Took the pickup to the local Iranian car wash for it's annual clean , folk running off the pavement and in to the road to avoid the sh!t and straw being blasted off it .:D
Charged me £6 ..... robbing ....:D
 
[Bit of QUOTE="M-J-G, post: 3847682, member: 1819"]There is no excuse for an arable tractor being dirty.

A stockman's loader tractor or forklift will rarely be perfectly clean in winter. Getting in and out 20 times a day with dirty boots and waterproofs would mean cleaning out at the end of every day, which is impractical.

I do detest bale wraps/nets inside a tractor cab, and tools should be in a tool box.

A pair of gloves are one thing that is usually missing from most stockmen's tractors.[/QUOTE]

Bit of inverted snobbery on here about tractor washing.
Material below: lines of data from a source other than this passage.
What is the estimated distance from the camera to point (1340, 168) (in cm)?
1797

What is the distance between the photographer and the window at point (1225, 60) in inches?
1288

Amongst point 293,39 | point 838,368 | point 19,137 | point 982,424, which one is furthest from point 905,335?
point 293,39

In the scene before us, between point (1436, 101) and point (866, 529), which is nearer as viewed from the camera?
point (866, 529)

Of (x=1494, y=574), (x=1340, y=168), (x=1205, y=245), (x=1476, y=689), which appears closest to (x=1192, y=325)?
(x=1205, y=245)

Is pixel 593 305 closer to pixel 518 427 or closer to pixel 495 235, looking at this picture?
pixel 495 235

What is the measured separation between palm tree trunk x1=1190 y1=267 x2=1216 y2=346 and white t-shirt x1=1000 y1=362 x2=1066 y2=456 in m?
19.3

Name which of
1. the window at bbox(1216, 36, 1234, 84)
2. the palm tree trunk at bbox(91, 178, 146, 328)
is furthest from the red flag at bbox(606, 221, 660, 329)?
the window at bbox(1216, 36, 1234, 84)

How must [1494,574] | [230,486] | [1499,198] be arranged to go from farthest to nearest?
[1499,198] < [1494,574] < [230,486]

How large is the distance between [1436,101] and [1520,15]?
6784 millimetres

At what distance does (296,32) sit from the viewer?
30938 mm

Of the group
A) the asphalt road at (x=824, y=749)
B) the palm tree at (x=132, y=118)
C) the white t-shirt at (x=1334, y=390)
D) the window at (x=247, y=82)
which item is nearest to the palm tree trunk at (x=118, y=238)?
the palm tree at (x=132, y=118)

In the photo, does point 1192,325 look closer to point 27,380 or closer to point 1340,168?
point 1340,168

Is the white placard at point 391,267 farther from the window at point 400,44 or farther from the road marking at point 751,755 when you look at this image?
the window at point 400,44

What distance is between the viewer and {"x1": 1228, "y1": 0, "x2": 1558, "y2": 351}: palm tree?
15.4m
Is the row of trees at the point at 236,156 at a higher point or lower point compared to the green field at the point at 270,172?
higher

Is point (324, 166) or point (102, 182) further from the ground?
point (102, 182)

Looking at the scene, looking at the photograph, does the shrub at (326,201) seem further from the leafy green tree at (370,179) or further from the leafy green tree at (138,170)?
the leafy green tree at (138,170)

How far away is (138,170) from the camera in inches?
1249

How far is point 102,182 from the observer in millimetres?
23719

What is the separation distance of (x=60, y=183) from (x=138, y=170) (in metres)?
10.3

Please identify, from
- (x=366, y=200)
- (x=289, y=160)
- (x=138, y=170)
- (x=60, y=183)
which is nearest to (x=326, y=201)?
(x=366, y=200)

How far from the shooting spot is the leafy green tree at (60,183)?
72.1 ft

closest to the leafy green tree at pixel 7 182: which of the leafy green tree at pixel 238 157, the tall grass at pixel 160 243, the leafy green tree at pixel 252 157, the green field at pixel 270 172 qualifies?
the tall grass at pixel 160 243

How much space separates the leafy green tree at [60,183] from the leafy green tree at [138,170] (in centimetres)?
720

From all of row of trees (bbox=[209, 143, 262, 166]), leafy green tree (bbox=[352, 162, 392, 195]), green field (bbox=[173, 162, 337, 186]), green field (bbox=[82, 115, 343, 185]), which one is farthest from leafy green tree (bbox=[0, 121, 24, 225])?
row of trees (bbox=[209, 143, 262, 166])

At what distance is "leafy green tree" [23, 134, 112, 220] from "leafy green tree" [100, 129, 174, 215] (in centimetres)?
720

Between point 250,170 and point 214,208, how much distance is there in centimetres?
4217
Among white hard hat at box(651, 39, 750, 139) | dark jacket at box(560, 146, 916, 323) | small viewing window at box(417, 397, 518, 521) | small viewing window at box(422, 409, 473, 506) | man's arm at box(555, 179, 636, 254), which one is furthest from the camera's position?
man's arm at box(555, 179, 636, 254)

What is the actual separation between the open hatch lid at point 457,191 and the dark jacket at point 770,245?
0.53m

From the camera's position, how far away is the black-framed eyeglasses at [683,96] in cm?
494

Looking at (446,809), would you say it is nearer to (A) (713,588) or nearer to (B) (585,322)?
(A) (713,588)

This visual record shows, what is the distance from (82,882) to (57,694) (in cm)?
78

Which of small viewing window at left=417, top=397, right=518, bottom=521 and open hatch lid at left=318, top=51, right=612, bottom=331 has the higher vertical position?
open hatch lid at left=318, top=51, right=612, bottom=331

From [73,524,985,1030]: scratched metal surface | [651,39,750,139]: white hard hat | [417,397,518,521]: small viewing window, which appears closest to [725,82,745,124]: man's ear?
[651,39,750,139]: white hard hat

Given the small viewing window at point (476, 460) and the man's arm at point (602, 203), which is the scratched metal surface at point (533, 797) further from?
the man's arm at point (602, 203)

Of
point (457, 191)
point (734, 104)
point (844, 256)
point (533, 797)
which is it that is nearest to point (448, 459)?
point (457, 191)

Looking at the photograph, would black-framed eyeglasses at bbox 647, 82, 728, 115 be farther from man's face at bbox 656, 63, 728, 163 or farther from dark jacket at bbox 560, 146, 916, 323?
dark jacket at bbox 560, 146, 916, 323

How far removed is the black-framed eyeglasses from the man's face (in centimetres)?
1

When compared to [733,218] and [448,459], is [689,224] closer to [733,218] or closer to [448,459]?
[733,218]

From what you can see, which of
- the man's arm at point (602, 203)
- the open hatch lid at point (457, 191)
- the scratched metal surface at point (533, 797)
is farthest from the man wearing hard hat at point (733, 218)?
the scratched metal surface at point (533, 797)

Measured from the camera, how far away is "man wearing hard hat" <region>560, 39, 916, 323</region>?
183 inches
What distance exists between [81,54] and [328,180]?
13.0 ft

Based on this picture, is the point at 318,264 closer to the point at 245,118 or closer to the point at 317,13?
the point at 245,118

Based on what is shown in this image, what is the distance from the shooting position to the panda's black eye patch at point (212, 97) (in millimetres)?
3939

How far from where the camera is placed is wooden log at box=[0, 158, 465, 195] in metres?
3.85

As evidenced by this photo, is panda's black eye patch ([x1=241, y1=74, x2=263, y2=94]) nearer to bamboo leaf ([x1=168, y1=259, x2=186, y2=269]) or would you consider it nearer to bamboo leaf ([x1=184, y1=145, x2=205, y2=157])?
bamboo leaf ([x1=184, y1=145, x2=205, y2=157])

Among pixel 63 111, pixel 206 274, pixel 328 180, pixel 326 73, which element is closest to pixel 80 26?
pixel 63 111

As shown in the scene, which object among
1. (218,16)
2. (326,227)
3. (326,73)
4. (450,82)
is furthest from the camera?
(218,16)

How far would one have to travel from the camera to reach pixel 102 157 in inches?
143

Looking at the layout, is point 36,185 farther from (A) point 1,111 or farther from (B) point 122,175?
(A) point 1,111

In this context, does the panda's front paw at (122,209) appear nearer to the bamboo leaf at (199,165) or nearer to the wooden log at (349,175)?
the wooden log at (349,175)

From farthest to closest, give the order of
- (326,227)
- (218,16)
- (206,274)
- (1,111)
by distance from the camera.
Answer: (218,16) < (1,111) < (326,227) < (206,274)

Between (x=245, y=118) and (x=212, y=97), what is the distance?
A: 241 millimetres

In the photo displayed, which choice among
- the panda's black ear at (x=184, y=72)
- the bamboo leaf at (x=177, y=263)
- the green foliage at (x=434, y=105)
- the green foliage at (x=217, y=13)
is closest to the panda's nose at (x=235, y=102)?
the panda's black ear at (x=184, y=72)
We are mostly arable with a flock of sheep. But harvesting caulie, cabbage, culinary swede, sprouts our Case JXU's can get really dirty & cab full of knives, spare water proofs etc.
 

liammogs

Member
Personally i think with the prices of tractors these days they should get looked after no matter, be arable or stock!! Ours might not get washed as ofter but its 'de clutered' of any rubish and anything that shouldnt be there after every use!!
 
Current partner borrowed my car to move some stuff to my house when she moved in, her two seats no boot didn't shift much. She took it to a valet service so it was presentable for her to take to work and went for a coffee next door, much to my amusement when I heard, they came searching for her to tell her it will be costing her more due to the state of the car!! It was during silly spring season, should have taken it to an arable farmer and done a deal on clean car for sh!t exchange!!
 
Personally i think with the prices of tractors these days they should get looked after no matter, be arable or stock!! Ours might not get washed as ofter but its 'de clutered' of any rubish and anything that shouldnt be there after every use!!

Looking at the prices that Cheffins got in the sale that was reported in this weeks FG I think my old Massey is probably still worth damn near what I paid 12 years ago.